Work required: Could you print all the entries exactly?

[Entries on spatial positioning]

◆ ◆ ◆ ◆ ◆ ◆ ◆

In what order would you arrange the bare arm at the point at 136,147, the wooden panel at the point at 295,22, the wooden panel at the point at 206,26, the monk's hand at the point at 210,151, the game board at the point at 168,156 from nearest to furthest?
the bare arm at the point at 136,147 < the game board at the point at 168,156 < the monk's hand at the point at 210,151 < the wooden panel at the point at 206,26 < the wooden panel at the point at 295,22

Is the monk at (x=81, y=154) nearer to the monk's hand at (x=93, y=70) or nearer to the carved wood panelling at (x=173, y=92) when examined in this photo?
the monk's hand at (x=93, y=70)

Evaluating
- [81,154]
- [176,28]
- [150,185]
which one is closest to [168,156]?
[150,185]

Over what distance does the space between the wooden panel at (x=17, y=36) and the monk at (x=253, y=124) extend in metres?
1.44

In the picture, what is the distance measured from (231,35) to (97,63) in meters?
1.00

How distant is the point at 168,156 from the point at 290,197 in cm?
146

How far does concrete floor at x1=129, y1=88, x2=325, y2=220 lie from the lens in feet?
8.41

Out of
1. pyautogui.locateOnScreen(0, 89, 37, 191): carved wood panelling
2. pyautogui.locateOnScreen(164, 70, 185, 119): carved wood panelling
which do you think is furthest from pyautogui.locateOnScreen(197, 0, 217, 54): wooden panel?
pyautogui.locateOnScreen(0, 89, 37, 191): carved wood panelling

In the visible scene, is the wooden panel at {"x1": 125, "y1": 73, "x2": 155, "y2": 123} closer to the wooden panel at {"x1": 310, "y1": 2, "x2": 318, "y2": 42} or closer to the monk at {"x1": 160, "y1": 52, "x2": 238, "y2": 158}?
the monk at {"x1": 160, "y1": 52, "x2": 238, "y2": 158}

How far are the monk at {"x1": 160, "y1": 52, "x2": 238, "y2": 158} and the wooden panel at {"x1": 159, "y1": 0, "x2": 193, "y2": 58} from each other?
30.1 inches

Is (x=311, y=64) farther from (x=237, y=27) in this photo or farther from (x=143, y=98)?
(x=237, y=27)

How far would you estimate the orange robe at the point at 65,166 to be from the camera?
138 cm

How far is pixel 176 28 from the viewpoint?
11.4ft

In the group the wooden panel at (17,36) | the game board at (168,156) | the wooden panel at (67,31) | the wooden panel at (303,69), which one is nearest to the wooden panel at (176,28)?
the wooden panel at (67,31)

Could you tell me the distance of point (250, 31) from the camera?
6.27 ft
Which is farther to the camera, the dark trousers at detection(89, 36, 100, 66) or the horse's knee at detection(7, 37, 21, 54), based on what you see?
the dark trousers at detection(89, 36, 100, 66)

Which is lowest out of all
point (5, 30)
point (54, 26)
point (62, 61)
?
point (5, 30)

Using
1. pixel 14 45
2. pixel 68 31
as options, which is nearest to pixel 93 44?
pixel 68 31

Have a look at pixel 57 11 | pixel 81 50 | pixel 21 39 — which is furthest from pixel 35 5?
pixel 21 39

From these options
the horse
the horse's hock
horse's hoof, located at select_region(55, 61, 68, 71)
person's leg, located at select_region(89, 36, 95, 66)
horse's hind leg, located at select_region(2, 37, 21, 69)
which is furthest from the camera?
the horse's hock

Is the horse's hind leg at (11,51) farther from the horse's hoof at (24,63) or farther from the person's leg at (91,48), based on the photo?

◆ ◆ ◆ ◆ ◆ ◆ ◆

Written answer:
In what order would you arrange the bare arm at the point at 136,147, the wooden panel at the point at 295,22, the wooden panel at the point at 206,26, the monk's hand at the point at 210,151, the game board at the point at 168,156 from nearest to furthest?
the bare arm at the point at 136,147 < the game board at the point at 168,156 < the monk's hand at the point at 210,151 < the wooden panel at the point at 206,26 < the wooden panel at the point at 295,22

Is the monk at (x=81, y=154) nearer to the monk's hand at (x=93, y=70) or nearer to the carved wood panelling at (x=173, y=92) when examined in this photo?
the monk's hand at (x=93, y=70)

Evaluating
- [81,154]
- [176,28]
- [150,185]
which one is closest to [168,156]?
[150,185]

Over what distance does the space between the wooden panel at (x=17, y=36) and the monk at (x=253, y=124) extend in metres?
1.44

In the picture, what is the distance measured from (231,35) to (97,63) in meters?
1.00

How distant is the point at 168,156 from the point at 290,197 in cm?
146

How far does concrete floor at x1=129, y1=88, x2=325, y2=220 lie from the lens in feet?
8.41

Out of
1. pyautogui.locateOnScreen(0, 89, 37, 191): carved wood panelling
2. pyautogui.locateOnScreen(164, 70, 185, 119): carved wood panelling
which do you think is furthest from pyautogui.locateOnScreen(197, 0, 217, 54): wooden panel?
pyautogui.locateOnScreen(0, 89, 37, 191): carved wood panelling

In the visible scene, is the wooden panel at {"x1": 125, "y1": 73, "x2": 155, "y2": 123} closer to the wooden panel at {"x1": 310, "y1": 2, "x2": 318, "y2": 42} or closer to the monk at {"x1": 160, "y1": 52, "x2": 238, "y2": 158}?
the monk at {"x1": 160, "y1": 52, "x2": 238, "y2": 158}

How far are the monk at {"x1": 160, "y1": 52, "x2": 238, "y2": 158} and the wooden panel at {"x1": 159, "y1": 0, "x2": 193, "y2": 58} from each other?
30.1 inches

Is (x=311, y=64) farther from (x=237, y=27) in this photo or farther from (x=143, y=98)?
(x=237, y=27)

How far would you estimate the orange robe at the point at 65,166 to be from the camera?
138 cm

How far is pixel 176 28 from the viewpoint?
11.4ft

In the group the wooden panel at (17,36) | the game board at (168,156) | the wooden panel at (67,31) | the wooden panel at (303,69), which one is nearest to the wooden panel at (176,28)?
the wooden panel at (67,31)

Could you tell me the distance of point (250, 31) from the camera?
6.27 ft
Which is farther to the camera, the dark trousers at detection(89, 36, 100, 66) or the horse's knee at detection(7, 37, 21, 54), based on what you see?
the dark trousers at detection(89, 36, 100, 66)

Which is lowest out of all
point (5, 30)
point (54, 26)
point (62, 61)
?
point (5, 30)

Using
1. pixel 14 45
2. pixel 68 31
as options, which is nearest to pixel 93 44?
pixel 68 31

Have a look at pixel 57 11 | pixel 81 50 | pixel 21 39 — which is furthest from pixel 35 5?
pixel 21 39

From these options
the horse
the horse's hock
horse's hoof, located at select_region(55, 61, 68, 71)
person's leg, located at select_region(89, 36, 95, 66)
horse's hind leg, located at select_region(2, 37, 21, 69)
which is furthest from the camera?
the horse's hock

Is the horse's hind leg at (11,51) farther from the horse's hoof at (24,63) or farther from the person's leg at (91,48), based on the photo?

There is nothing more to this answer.